Existe una conocida explicación histórica y política sobre la vocación holandesa por las bicicletas. Se sabe que a comienzos de los años setenta hubo una protesta masiva generada por la muerte de varias centenas de niños en accidentes de tránsito. Se sabe también que durante la crisis del petróleo de 1973, los holandeses se vieron obligados a reducir radicalmente el uso de combustible, lo que generó unas políticas públicas que incentivaron el uso de la bicicleta. Pero hay otras explicaciones.

Un buen referente para hallarlas es Delicias turcas (1973), considerada la mejor cinta holandesa del siglo pasado y poseedora hasta de hoy del récord de taquilla en ese país. Esta obra cuenta la historia de un artista, Erik, que se enamora de Olga, una joven de la burguesía. Al poco tiempo deciden casarse y comienzan su vida amorosa. Una de sus escenas más conocidas empieza con el matrimonio de Erik y Olga, cuya madre desaprueba. No se casan en una iglesia: contraen matrimonio civil en la alcaldía local a la que llegan en bicicleta, tarde y con la ropa desarreglada. Desde allí, ya casados, salen en su bicicleta sin rumbo fijo: Olga, sin parar de reír, va en la parte de atrás de la bicicleta abrazando a Erik, quien conduce feliz e irreverente en medio de la calle, obstaculizando la vía a autos y peatones. La única respuesta que ofrecen a quienes los interpelan es: “¡Estamos recién casados!”, agitando el ramo de flores.

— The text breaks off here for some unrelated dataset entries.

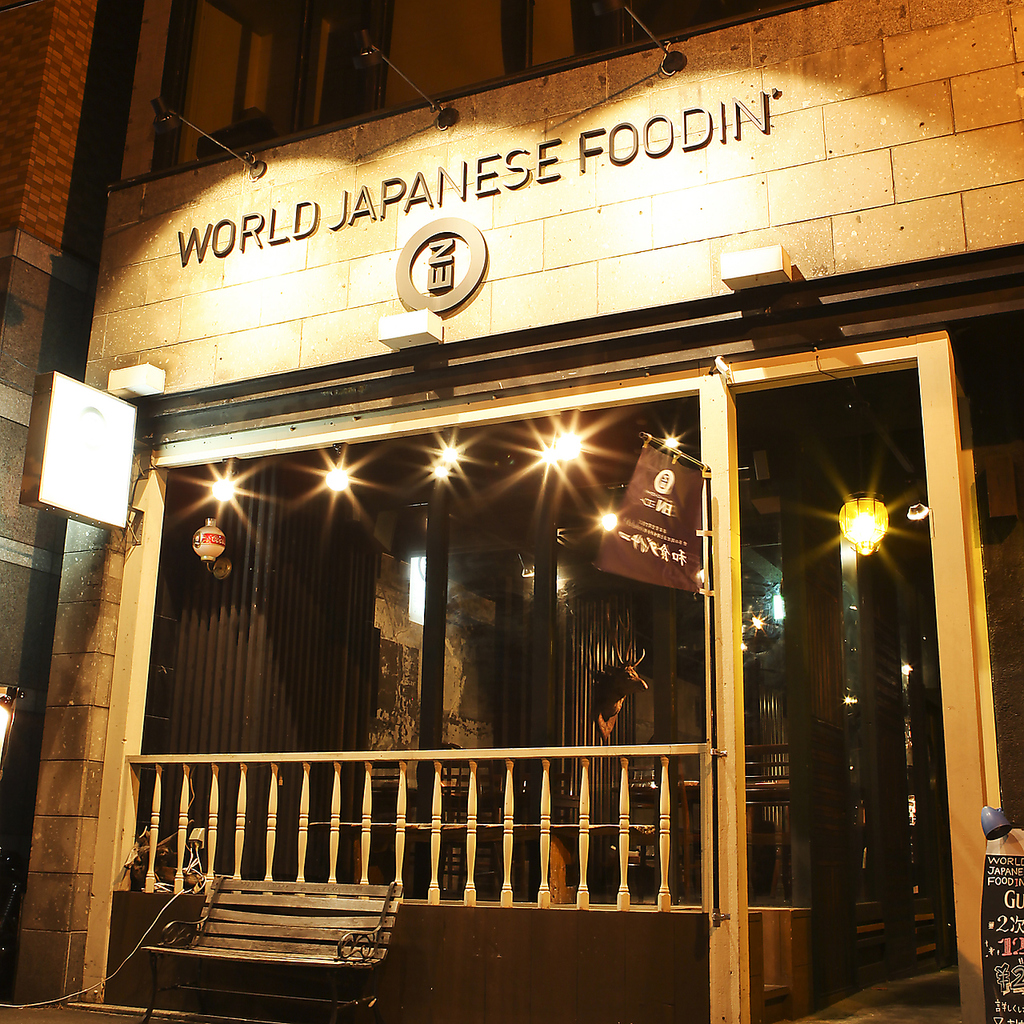 WORLD JAPANESE FOODIN' EN (エン) |店舗イメージ5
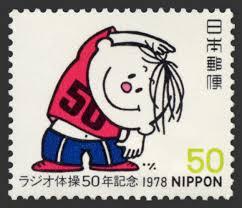 昭和50年頃の体育の授業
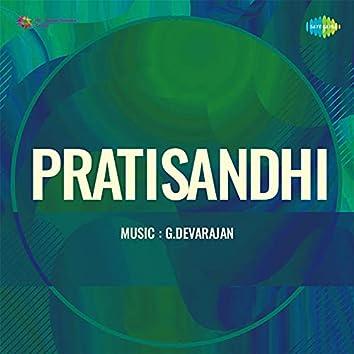 "Kaumaram Kazhinju (From ""Pratisandhi"") - Single"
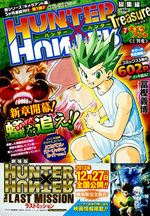 HUNTER×HUNTER Treasure 7 Produit spécial manga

La bicicleta se muestra en la película, más que como un vehículo para transportarse, como el portador de una cierta concepción de la vida: de alguna manera, este “mito con ruedas y pedales” se alza como el símbolo del escape a los rieles de una tradición agobiante, como un mecanismo para apropiarse de la ciudad y de la vida en común.

A comienzos de los setenta, la Segunda Ola del Feminismo cobró fuerza en Holanda, sobre todo en lo relativo a la sexualidad, lo que se reflejó en un una difusión efectiva de la píldora anticonceptiva. Por otro lado, en 1976, el país descriminalizó en gran medida el consumo recreativo del cannabis, y en 1981 entró en vigor la ley que regularía la interrupción voluntaria del embarazo. Este revolcón social repercutió en el mundo de la música: la sociedad se sintonizó con el ritmo de Herman Brood —un rockero cuya vida nocturna sumergida en drogas, sexo y alcohol marcaría esa época— y de bandas como Pussycat o Focus. No es de extrañarse que en este contexto la bicicleta se alzara como el medio perfecto para que los jóvenes, motivados por una renovada energía, se desviaran del camino delimitado por las generaciones anteriores y decidieran explorar nuevas rutas.

Visto así, se comprende que el valor de la bicicleta en Holanda no obedece solo a problemáticas de movilidad, a accidentes de tránsito o a la contaminación: constituye un engranaje dentro una dinámica social más profunda.

¿Cómo podríamos nosotros, los colombianos, implementar una cultura tan fuerte alrededor de las bicicletas? Es probable que los holandeses, a pesar de su primacía mundial en este campo, no puedan respondernos esta pregunta: somos nosotros quienes debemos hallarla. Y solo la encontraremos cuando comprendamos que la cuestión de las bicicletas implica mucho más que la simple movilidad urbana: exige una pregunta por nuestra relación con el espacio público y por la manera en que queremos apropiárnoslo. Dicho de otro modo, el valor de estas “ruedas y pedales” solo se hará patente cuando nos preguntemos por el camino que nosotros, como sociedad, queremos recorrer.